EXPERIMENTAL EXAMPLE 1) EXPERIMENT ON THE INHIBITION OF STAT3 AND STAT1 activities via reporter gene assay
[0688] 1-1) Experiment on the Inhibition of STAT3 Activity
[0689] A human prostate cancer cell line (LNCaP stable cell line; plasmid pSTAT3-TA-luc), which contains a stably operating STAT3 promoter, was cultured in RPMI1640 medium (Cat No. 11875, Life Technologies) containing 10% fetal bovine serum (FBS) (Cat No. SH30396, Thermo Scientific) and 150 μg/mL G-418 solution (Cat No. 04 727 894 001, Roche). The reporter gene assay using LNCaP stable cell line was performed in RPMI1640 medium containing 3% DCC-FBS without G-418 solution. LNCaP stable cells were plated in two (2) white 96-well plates with 30,000 cells/50 μL in each well. The cells were cultured at 37° C., under 5% CO.sub.2 for 24 hours, and then treated with the compounds listed in Examples which were diluted in various concentrations. Subsequently, IL-6 was added to each well with a final concentration of 10 ng/mL. Upon completion of the treatment with the compounds and IL-6, the cells were cultured at 37° C., under 5% CO.sub.2 for 24 hours.
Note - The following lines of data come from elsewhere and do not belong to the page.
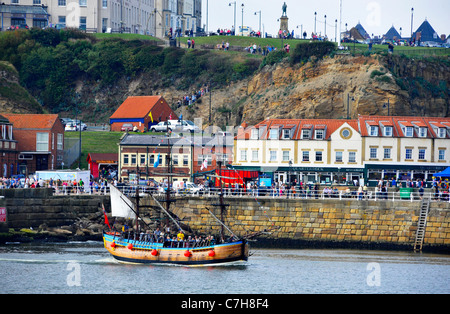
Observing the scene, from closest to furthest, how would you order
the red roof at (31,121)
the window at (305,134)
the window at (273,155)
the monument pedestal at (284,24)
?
the window at (305,134) < the window at (273,155) < the red roof at (31,121) < the monument pedestal at (284,24)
The plates were observed under microscope and drug precipitation and particular findings were investigated and recorded.
[0690] The luciferase assay and the cell viability assay were performed respectively with one of the two plates. For the luciferase assay, the liquid media in the 96-well plate was removed, and then, 20 μL, of passive cell lysis buffer was added to each well. After shaking the plate for 30 minutes, luciferase activities of each well were measured in a PHERAstar™ microplate reader (BMG LABTECH) using a luciferase assay system (Cat No. E1501, Promega). For the cell viability assay, the 96-well plate was placed at room temperature for 30 minutes, added with 20 μL/well of CellTiter-Glo solution (Cat No. G7573, Promega), and shaken for 10 minutes in order to measure cytotoxicity caused by the compounds listed in Examples with a PHERAstar™ microplate reader (BMG LABTECH). Wells without 0.1% DMSO and stimulation were used as a negative control and wells with 0.1% DMSO and stimulation were used as a positive control.
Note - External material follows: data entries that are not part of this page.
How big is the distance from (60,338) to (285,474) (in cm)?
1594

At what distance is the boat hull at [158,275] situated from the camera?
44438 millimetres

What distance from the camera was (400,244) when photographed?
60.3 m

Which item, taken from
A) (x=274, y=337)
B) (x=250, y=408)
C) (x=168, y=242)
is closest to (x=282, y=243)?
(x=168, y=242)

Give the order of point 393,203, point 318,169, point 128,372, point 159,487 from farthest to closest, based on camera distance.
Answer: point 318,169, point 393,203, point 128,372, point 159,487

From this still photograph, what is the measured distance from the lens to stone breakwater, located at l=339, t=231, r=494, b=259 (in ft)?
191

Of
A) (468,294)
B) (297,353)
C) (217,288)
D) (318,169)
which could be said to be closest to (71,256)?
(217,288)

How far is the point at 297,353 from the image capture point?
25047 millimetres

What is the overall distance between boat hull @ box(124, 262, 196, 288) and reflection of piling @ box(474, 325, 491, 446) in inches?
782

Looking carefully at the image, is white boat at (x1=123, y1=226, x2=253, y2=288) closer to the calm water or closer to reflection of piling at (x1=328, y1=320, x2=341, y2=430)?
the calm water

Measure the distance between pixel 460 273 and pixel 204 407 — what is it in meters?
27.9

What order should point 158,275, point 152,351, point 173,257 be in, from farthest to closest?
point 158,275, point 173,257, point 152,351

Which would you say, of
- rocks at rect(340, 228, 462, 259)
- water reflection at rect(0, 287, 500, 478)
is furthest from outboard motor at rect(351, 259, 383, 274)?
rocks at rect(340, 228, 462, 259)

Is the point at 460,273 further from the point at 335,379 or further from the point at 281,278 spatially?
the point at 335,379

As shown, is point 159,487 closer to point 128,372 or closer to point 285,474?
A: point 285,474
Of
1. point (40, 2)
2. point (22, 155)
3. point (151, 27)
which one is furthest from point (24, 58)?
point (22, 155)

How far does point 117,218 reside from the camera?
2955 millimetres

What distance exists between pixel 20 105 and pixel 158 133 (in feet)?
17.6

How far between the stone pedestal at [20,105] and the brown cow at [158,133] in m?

[0691] 1-2) Experiment on the Inhibition of STAT1 Activity
[0692] A human osteosarcoma cell line (U2OS stable cell line; pGL4-STAT1-TA-luc), which contains a stably operating STAT1 promoter, was cultured in McCoy 5′A medium (Cat No. 16600, Life Technologies) containing 10% FBS (Cat No. SH30396, Thermo Scientific) and 1000 μg/mL G418 solution (Cat No. 04 727 894 001, Roche). The reporter gene assay using U2OS stable cell line was performed in McCoy 5′A medium containing 10% FBS without G-418 solution. U2OS stable cells were plated in two (2) white 96-well plates with 25,000 cells/50 pt in each well. The cells were cultured at 37° C., under 5% CO.sub.2 for 24 hours, and then treated with the compounds listed in Examples which were diluted in various concentrations. Subsequently, IFN-γ was added to each well with a final concentration of 50 ng/mL. Upon completion of the treatment with the compounds and IFN-γ, the cells were cultured at 37° C., under 5% CO.sub.2 for 8 hours. The plates were observed under microscope and drug precipitation and particular findings were investigated and recorded.
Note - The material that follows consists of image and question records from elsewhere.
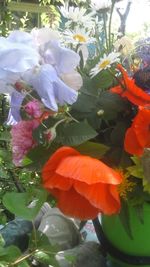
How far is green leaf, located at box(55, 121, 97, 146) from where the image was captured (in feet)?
1.50

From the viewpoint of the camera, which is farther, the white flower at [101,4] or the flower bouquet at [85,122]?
the white flower at [101,4]

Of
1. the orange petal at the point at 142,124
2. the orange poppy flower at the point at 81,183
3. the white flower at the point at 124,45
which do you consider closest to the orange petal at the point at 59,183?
the orange poppy flower at the point at 81,183

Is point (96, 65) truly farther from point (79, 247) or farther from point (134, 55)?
point (79, 247)

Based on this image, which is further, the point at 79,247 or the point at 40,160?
the point at 79,247

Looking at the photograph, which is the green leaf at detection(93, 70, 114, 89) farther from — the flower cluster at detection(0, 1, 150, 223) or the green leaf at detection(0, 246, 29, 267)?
the green leaf at detection(0, 246, 29, 267)

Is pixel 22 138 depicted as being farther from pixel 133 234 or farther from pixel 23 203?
pixel 133 234

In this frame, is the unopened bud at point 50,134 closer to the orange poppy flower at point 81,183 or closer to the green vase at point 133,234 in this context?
the orange poppy flower at point 81,183

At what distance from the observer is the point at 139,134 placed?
0.46 meters

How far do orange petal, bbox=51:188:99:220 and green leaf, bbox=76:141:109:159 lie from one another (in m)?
0.05

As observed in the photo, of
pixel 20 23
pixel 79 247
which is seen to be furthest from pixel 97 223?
pixel 20 23

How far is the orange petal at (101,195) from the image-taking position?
1.33ft

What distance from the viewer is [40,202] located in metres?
0.43

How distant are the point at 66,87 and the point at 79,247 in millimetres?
287

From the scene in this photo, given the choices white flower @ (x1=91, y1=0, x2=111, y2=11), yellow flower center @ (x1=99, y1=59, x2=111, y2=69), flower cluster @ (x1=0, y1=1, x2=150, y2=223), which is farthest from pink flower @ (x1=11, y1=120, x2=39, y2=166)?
white flower @ (x1=91, y1=0, x2=111, y2=11)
[0693] The luciferase assay and the cell viability assay were performed respectively with one of two plates. For the luciferase assay, the liquid media in the 96-well plate was removed, and then, 20 μL of passive cell lysis buffer was added to each well. After shaking the plate for 30 minutes, luciferase activities of each well were measured in a PHERAstar™ microplate reader (BMG LABTECH) using a luciferase assay system (Cat No. E1501, Promega). For the cell viability assay, the 96-well plate was placed at room temperature for 30 minutes, added with 20 μL/well of CellTiter-Glo solution (Cat No. G7573, Promega), and shaken for 10 minutes in order to measure cytotoxicity caused by the compounds listed in Examples with a PHERAstar™ microplate reader (BMG LABTECH). Wells without 0.1% DMSO and stimulation were used as a negative control and wells with 0.1% DMSO and stimulation were used as a positive control.
[0694] The results of evaluation on the inhibitory effect of the compounds listed in the Examples on the dimerization of STAT3 and STAT1 obtained via the STAT3 and STAT1 reporter gene assays are shown in Table 9 below.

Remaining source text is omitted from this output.